Yo lo veía venir desde hace años, si bien es cierto que ya hace mucho tiempo que las relaciones de Paquito con el Vaticano se habían enfriado considerablemente.
Cuando Paquito vivía en la calle de Fuencarral, era un firme candidato a ocupar, en un futuro, la silla de San Pedro. En aquellas épocas, su grado de catolicismo apostólico y romano era tan notable que tenía preocupado al clero, en especial a los escolapios.
Cantaba misa mejor que ellos, celebraba bodas y, además, tocaba la bandurria.
Mi vecino (que era, a la vez, sacerdote y abogado) don José Gutiérrez Monterroso, cometió la imprudencia de hacerle guardián de sus llaves (otra premonición), lo que permitió una serie de incursiones tan peligrosas como emocionantes y nos proporcionó un maletín de médico del lejano oeste (hoy en paradero desconocido), así como la solución al misterio de la lechuza que no dejaba dormir a la señora Queraltó y que tantos quebraderos de cabeza causó a su hijo, en buena parte provocados por el propio Paquito, cuando el joven Queraltó se aventuró a salir al tejado de Fuencarral 39 y, en su peligroso retorno a través del cuarto de baño de la buhardilla, cayó en la trampa (literalmente) de seguir, al pie de la letra (ambos pies y una buena parte de las piernas, en su caso), las instrucciones del futuro papa.
—Ahora, ¡láncese! —había gritado, con autoridad más militar que eclesiástica en aquella ocasión, Paquito.
El potente "¡SCHLUFF!" que, a continuación, se oyó en todo el patio será recordado mientras quede vivo alguno de quienes teníamos abierto el balcón en aquella calurosa tarde de verano (ya no somos muchos, eso hay que reconocerlo).
Yo nunca llegué a ver el aspecto del incauto joven, y casi prefiero imaginarlo.
—Pero ¿qué ha hecho usted, hombre de Dios? —le recriminó con severidad papal el futuro pontífice —. ¡Mire cómo se ha puesto! ¡Se ha metido en el váter hasta las rodillas!
Paquito había tenido la precaución de pronunciar estas palabras en un tono lo suficientemente elevado como para que toda la vecindad pudiera oírlo.
El joven Queraltó respondió con un imperceptible murmullo que evidenciaba una mezcla, a partes iguales, de injustificada disculpa y máximo interés en no ser escuchado por los vecinos (a quienes, a esas alturas del trance, ya suponía, y con razón, atentos a cuanto estaba sucediendo entre el tejado y la buhardilla).
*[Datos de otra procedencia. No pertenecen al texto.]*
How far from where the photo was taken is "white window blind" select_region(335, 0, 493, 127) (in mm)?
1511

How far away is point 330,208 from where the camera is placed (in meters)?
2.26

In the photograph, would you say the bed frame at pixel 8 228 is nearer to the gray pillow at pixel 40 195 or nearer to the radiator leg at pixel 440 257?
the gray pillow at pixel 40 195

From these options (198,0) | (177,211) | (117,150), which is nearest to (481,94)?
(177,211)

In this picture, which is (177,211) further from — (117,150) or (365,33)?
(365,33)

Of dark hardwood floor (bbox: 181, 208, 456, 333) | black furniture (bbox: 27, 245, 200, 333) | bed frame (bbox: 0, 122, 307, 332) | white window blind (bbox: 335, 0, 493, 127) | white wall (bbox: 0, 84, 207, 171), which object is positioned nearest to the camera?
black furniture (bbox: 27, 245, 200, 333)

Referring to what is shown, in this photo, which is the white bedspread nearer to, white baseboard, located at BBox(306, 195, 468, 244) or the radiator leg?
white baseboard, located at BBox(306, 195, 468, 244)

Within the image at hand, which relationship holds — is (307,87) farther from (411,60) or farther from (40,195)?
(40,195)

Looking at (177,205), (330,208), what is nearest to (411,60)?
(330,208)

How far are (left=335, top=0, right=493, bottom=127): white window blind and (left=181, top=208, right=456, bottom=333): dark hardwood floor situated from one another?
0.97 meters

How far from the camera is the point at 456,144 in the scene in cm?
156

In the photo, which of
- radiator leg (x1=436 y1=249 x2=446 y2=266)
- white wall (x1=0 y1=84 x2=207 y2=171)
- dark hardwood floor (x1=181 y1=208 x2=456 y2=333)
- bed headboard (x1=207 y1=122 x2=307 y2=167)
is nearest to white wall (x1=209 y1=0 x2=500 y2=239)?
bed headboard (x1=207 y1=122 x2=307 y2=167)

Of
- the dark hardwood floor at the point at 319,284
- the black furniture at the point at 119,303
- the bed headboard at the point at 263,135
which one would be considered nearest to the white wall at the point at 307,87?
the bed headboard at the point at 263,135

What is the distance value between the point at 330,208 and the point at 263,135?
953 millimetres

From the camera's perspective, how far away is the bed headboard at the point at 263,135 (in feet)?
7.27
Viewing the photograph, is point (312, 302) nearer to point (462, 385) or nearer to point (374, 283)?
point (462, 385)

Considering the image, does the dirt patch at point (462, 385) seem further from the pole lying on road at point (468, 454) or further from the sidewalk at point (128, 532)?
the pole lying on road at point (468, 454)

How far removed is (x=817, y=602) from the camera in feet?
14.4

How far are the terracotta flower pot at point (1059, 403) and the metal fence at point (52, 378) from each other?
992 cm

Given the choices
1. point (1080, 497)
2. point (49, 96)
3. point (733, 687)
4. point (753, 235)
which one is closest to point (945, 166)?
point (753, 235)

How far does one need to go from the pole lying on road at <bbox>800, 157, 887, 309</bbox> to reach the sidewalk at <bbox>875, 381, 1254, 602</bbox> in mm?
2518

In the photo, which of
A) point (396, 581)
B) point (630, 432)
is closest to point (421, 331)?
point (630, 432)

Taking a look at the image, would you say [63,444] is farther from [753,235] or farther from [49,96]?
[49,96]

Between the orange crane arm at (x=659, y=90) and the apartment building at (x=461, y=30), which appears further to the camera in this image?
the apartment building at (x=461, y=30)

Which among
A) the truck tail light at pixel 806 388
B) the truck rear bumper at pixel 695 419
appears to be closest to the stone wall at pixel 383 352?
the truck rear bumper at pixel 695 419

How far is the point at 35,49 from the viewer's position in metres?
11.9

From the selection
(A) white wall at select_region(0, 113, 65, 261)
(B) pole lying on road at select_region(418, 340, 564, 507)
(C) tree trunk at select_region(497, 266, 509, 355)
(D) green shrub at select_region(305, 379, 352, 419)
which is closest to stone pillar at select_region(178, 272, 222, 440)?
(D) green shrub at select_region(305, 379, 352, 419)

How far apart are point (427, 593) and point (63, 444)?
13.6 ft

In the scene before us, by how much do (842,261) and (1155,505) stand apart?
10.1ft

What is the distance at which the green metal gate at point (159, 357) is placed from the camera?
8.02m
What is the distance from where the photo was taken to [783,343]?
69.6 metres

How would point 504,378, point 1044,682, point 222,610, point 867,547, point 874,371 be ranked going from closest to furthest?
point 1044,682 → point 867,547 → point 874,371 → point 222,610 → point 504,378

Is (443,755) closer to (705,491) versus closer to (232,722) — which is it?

Como era previsible, durante varios meses, resultó infrecuente que Paquito se cruzase en la escalera con algún miembro de la familia Queraltó, pero cuando accidentalmente ocurría, una beatífica sonrisa iluminaba la cara del futuro obispo de Roma, mientras elevaba los ojos hacia la claraboya del hueco del ascensor, por la que parecía descender una blanquecina luz celestial, incluso en los días más oscuros.
A lo largo de las siguientes décadas, Paquito fue derivando hacia posturas más próximas a su patrón onomástico que a los sucesivos regidores del minúsculo, aunque poderoso, estado de la ribera del Tíber. Pero, pese a ello, cuando recibí la noticia de su nombramiento no me sorprendí demasiado.
Él siempre había sido, en palabras de Mala Estrella, "maestro de corazones", lo que no fue óbice para que varias de sus hazañas hayan pasado a los anales de la épica clásica internacional, asumiendo, en ciertos casos, roles de culturas diversas que sirvieron de puente para unir tradiciones navideñas relativamente incompatibles.
Paladín preconciliar del aggiornamento, tuvo épocas gloriosas y defendió con esmero causas con las que no siempre comulgaba. Y, también, varias con las que ex-comulgaba.
En su papel de Frank Williams, fue un malabarista del cuchillo, aunque su arma favorita nunca dejó de ser la botella vacía de gaseosa "La Revoltosa", de eficacia probada y efecto desmoralizador contrastado.
Supongo que quienes tanto se aprovecharon de sus buenos oficios (y que, por si alguno lo duda, nada tienen que ver con ningún miembro de los muy respetables Queraltó, a quienes sigo profesando afecto - Paquito, no - y teniendo en muy buena estima), en los ya lejanos días de las catacumbas madrileñas y, después, azuzados por las codiciosas esfinges azules, le atacaron sin piedad y con absoluta falta de justicia, hoy estarán preocupados por si la Guardia Suiza toma represalias en su nombre.
Sin embargo, eso es algo que no sucederá. Paquito, el papa de Fuencarral 39, tiene muchas otras preocupaciones temporales y espirituales más interesantes.
Esa misión se la ha delegado, para cuando llegue su hora, al de la estatua del Retiro.